Tapi Pek-yan lantas menjawab, "Masa kau lupa pernah mengakui diriku sebagai istrimu?"
Si nikoh tua bermuka buruk, ibu Pek-yan, juga melangkah maju dan berseru, "Kenapa bilang ibumu segala. apakah tidak dapat kau panggil ibu mertua?"
Gin-goat, Thio-kin dan Kiok-gim juga ikut maju, seru mereka, "Suami-isteri harus bersatu hati, dengan sendirinya tak dapat kau usir Simoay. Sedangkan kami bertiga meski bukan kakak kandung simoay, tapi selama disini ada anggota Bu-eng-bun tentu kami juga akan tinggal di sini. Urusan salah seorang Bu-eng-bun adalah urusan segenap anggota Bu-eng-bun."

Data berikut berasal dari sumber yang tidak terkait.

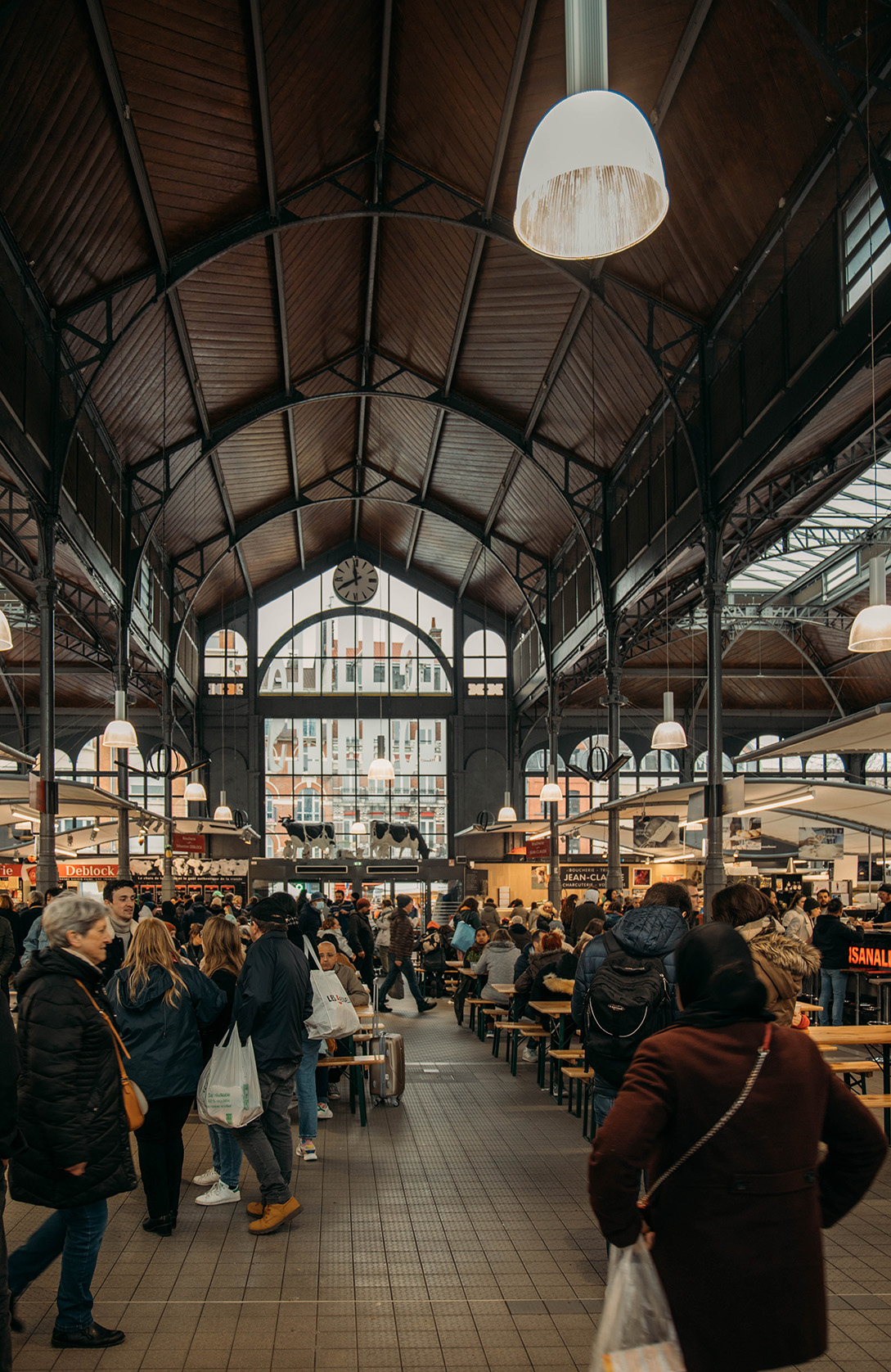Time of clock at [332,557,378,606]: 11:40
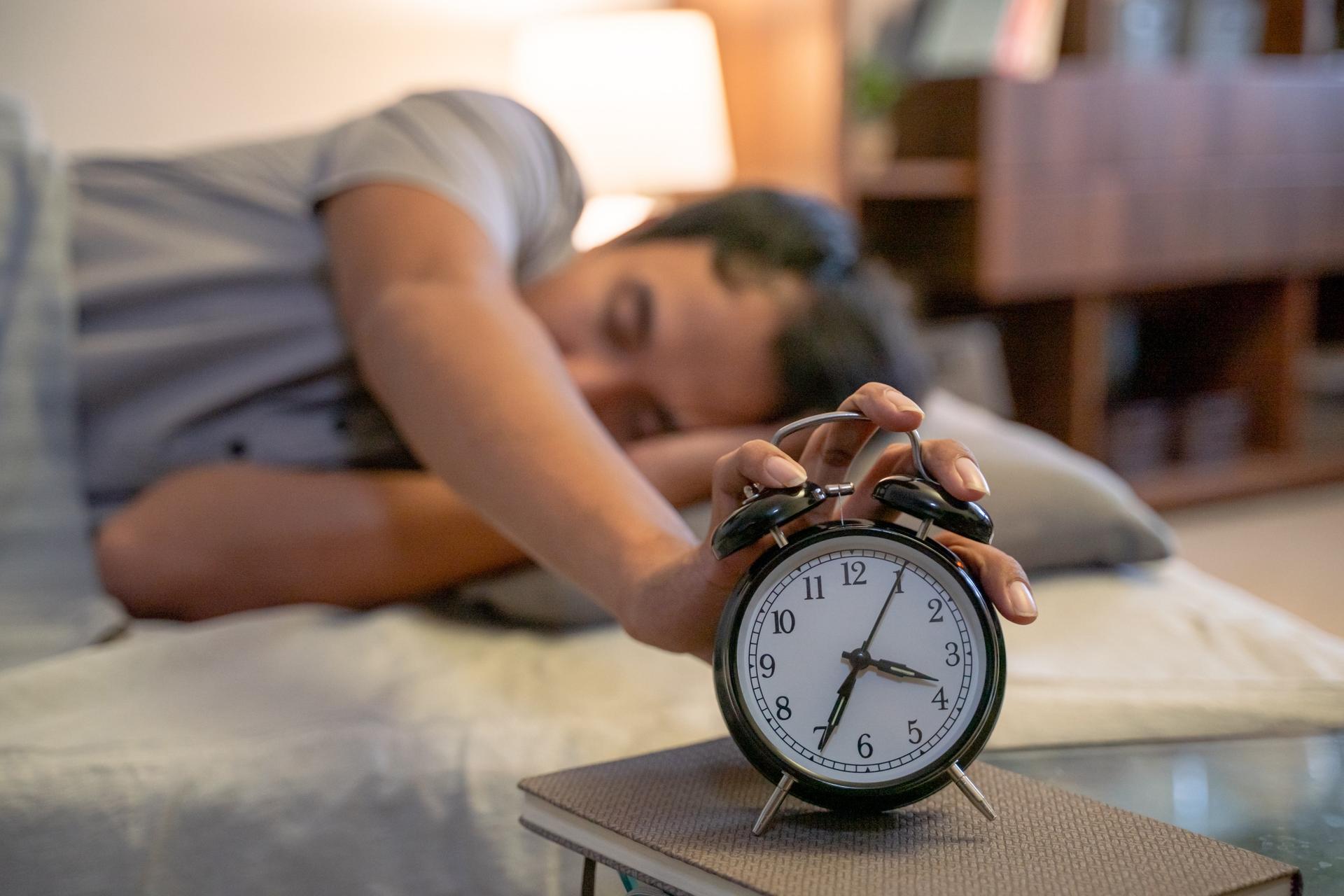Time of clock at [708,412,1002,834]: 3:34
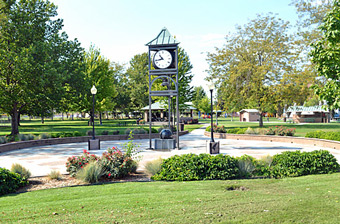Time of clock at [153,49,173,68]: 10:43
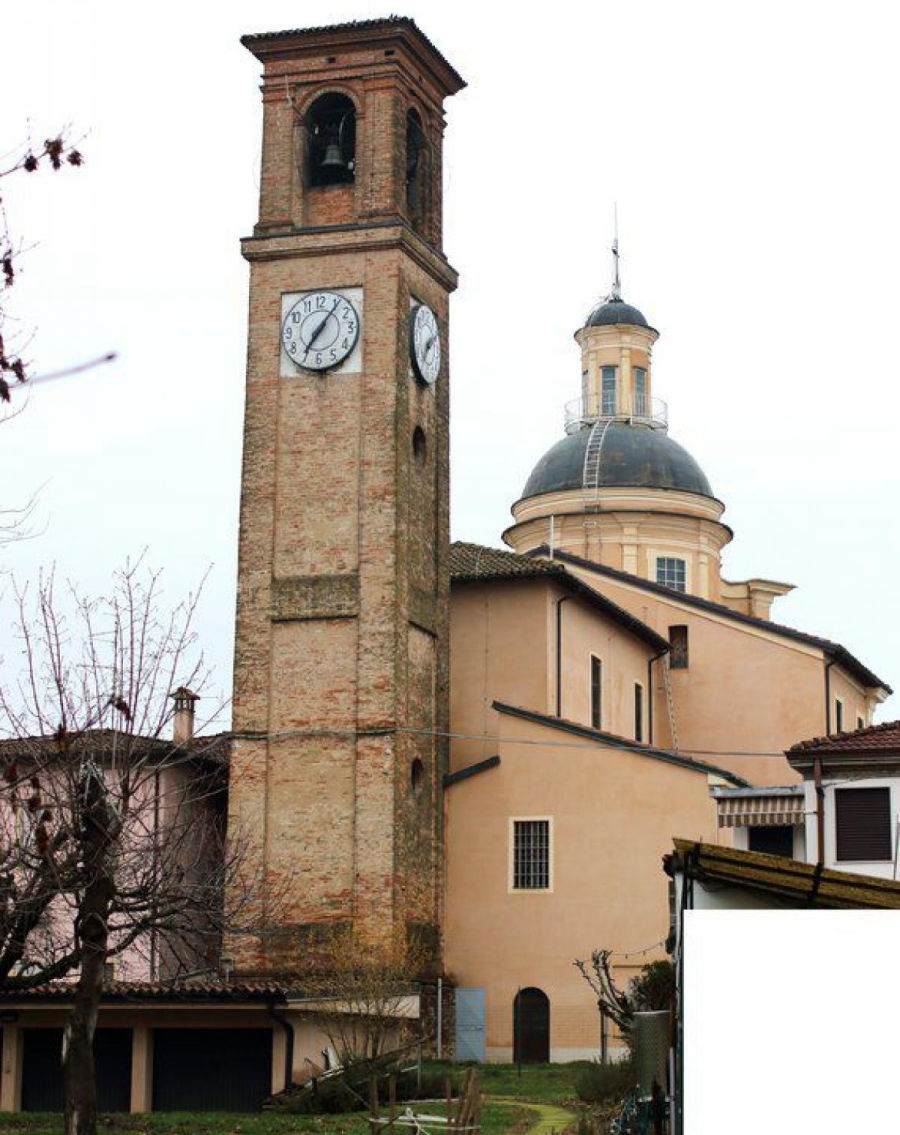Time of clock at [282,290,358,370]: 7:06
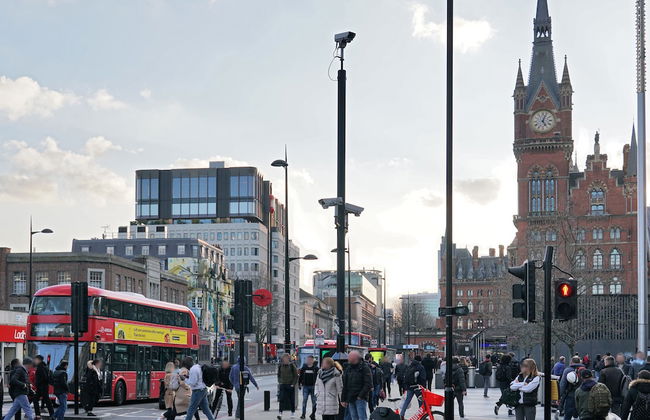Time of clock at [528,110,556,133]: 5:03
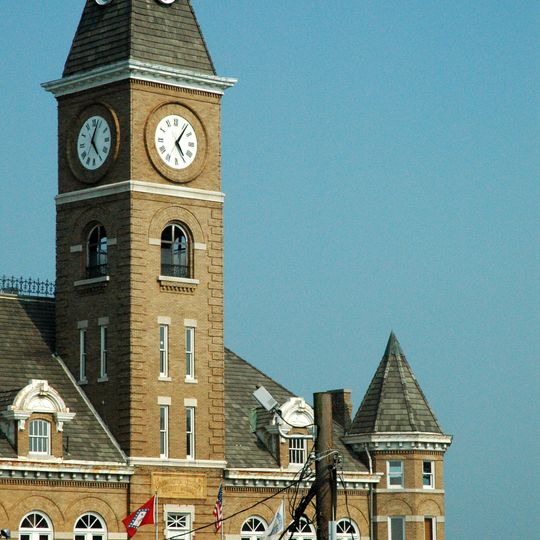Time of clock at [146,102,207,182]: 5:06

Di sebelah sana Le Siok-coan, Lim Khing-kiok, Kan Hoay-soan, Hana dan berpuluh jago Thi-bang-pang serentak juga melangkah maju.
"Yu-toako," seru Le Siok-coan, "sudikah engkau mengakui diriku sebagai murid Goat-heng-bun?"
"Ini bukan soal mengakui atau tidak, tapi menyangkut...."
"Menyangkut apa" Kau sangsikan kebenaran diriku sebagai anggota Goat-heng-bun bukan?" potong Le Siok-coan. "Padahal engkau tahu kungfuku adalah kungfu Goat-heng-bun, bahkan di dadaku juga terdapat tanda bulan sabit, jika engkau tidak percaya, biarlah kuperlihatkan padamu."
"Ah, tidak, tidak perlu" seru Yi wi cepat cepat. Jangankan di depan umum, biarpun berhadapan. Sendirian juga tidak berani dia memeriksa tanda anggota pada dada Le Siok-coan.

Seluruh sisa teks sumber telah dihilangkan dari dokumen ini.